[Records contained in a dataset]
= Beginning of Section =

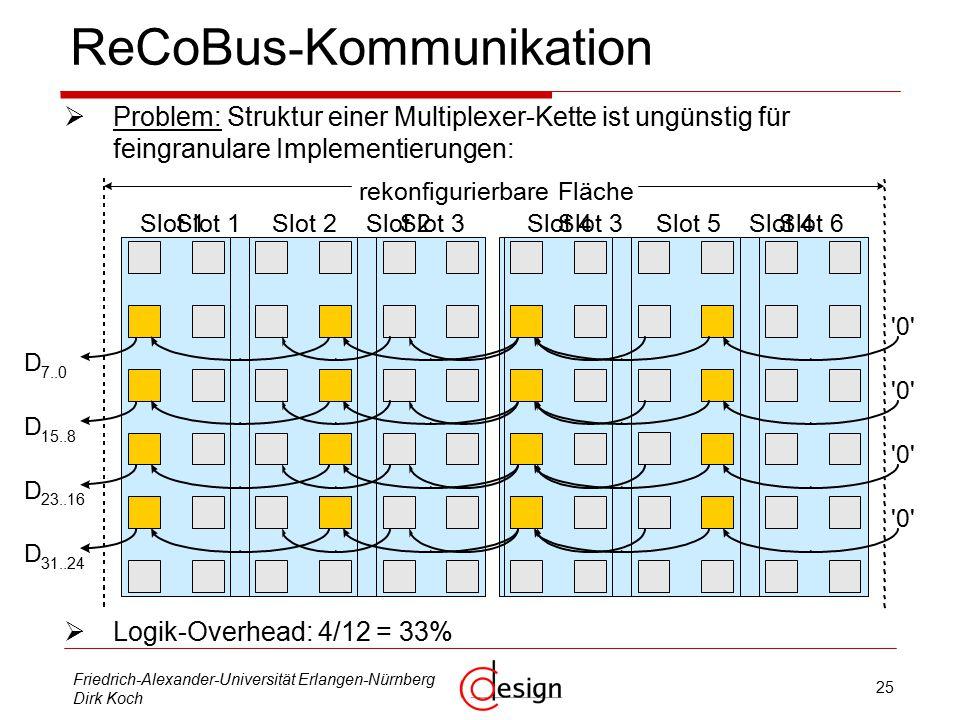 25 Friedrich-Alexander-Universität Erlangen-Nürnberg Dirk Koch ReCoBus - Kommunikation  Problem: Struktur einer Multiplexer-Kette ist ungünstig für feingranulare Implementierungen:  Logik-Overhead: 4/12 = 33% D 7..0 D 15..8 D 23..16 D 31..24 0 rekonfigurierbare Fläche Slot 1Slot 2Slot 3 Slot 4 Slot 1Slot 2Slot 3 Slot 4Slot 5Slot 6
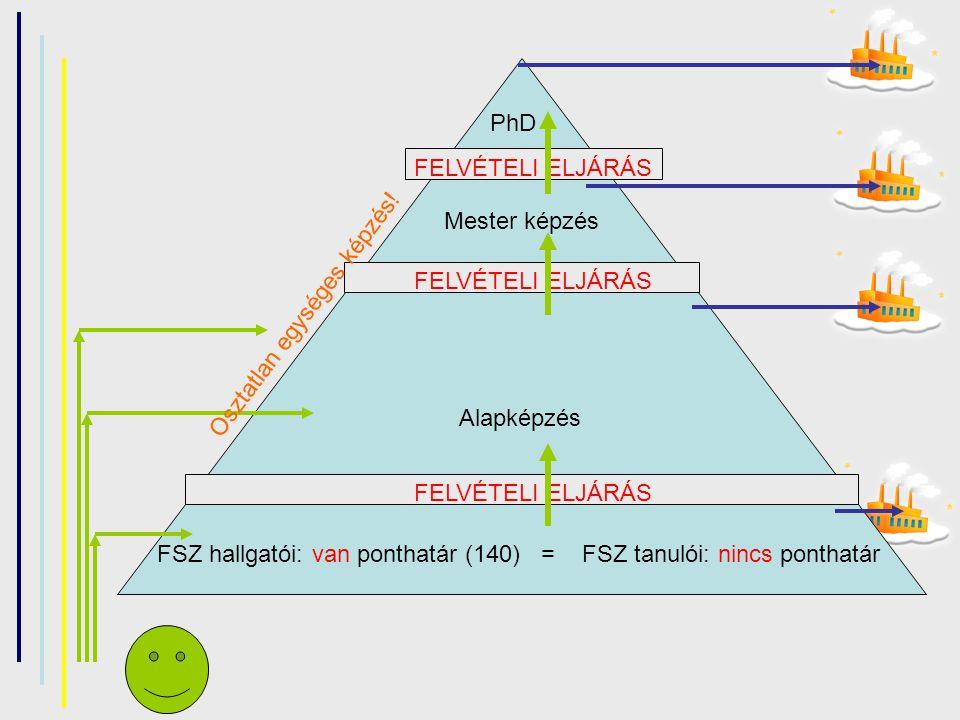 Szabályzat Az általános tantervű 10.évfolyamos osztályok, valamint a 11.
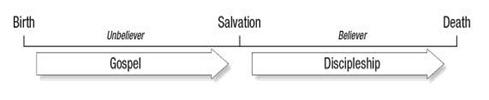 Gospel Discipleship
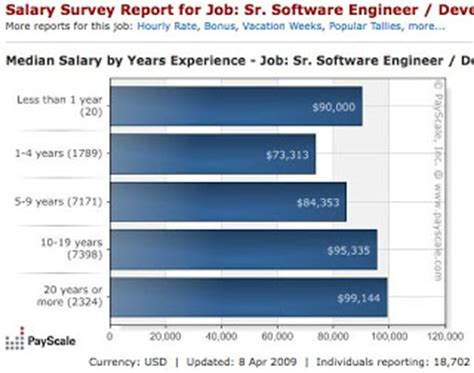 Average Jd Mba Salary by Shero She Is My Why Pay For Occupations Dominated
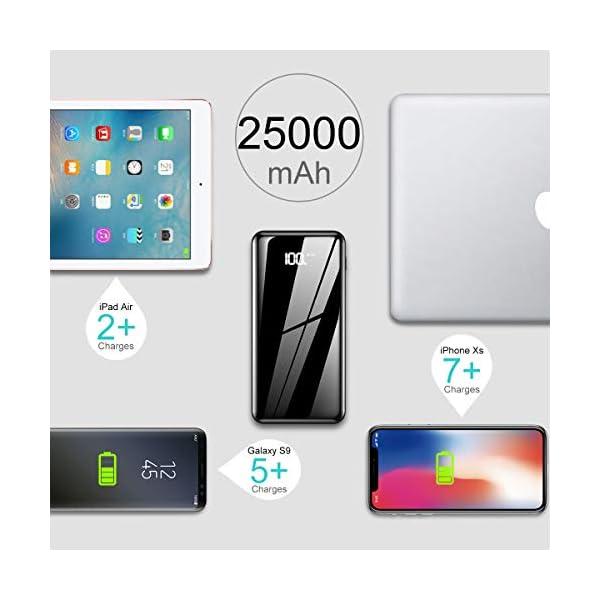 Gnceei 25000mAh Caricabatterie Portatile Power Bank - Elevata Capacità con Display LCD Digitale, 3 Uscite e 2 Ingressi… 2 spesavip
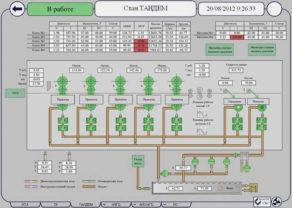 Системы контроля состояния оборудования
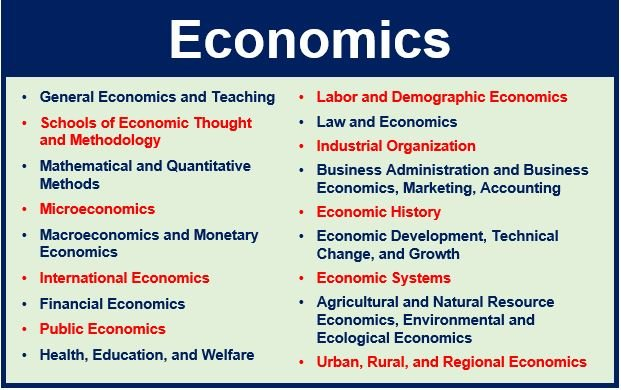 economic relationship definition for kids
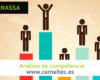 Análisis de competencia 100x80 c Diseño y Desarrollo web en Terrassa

= End of Section =

Task brief:
Except for the pictures, copy every line of the records above exactly.

Result:
 25 Friedrich-Alexander-Universität Erlangen-Nürnberg Dirk Koch ReCoBus - Kommunikation  Problem: Struktur einer Multiplexer-Kette ist ungünstig für feingranulare Implementierungen:  Logik-Overhead: 4/12 = 33% D 7..0 D 15..8 D 23..16 D 31..24 0 rekonfigurierbare Fläche Slot 1Slot 2Slot 3 Slot 4 Slot 1Slot 2Slot 3 Slot 4Slot 5Slot 6
 Szabályzat Az általános tantervű 10.évfolyamos osztályok, valamint a 11.
 Gospel Discipleship
 Average Jd Mba Salary by Shero She Is My Why Pay For Occupations Dominated
 Gnceei 25000mAh Caricabatterie Portatile Power Bank - Elevata Capacità con Display LCD Digitale, 3 Uscite e 2 Ingressi… 2 spesavip
 Системы контроля состояния оборудования
 economic relationship definition for kids
 Análisis de competencia 100x80 c Diseño y Desarrollo web en Terrassa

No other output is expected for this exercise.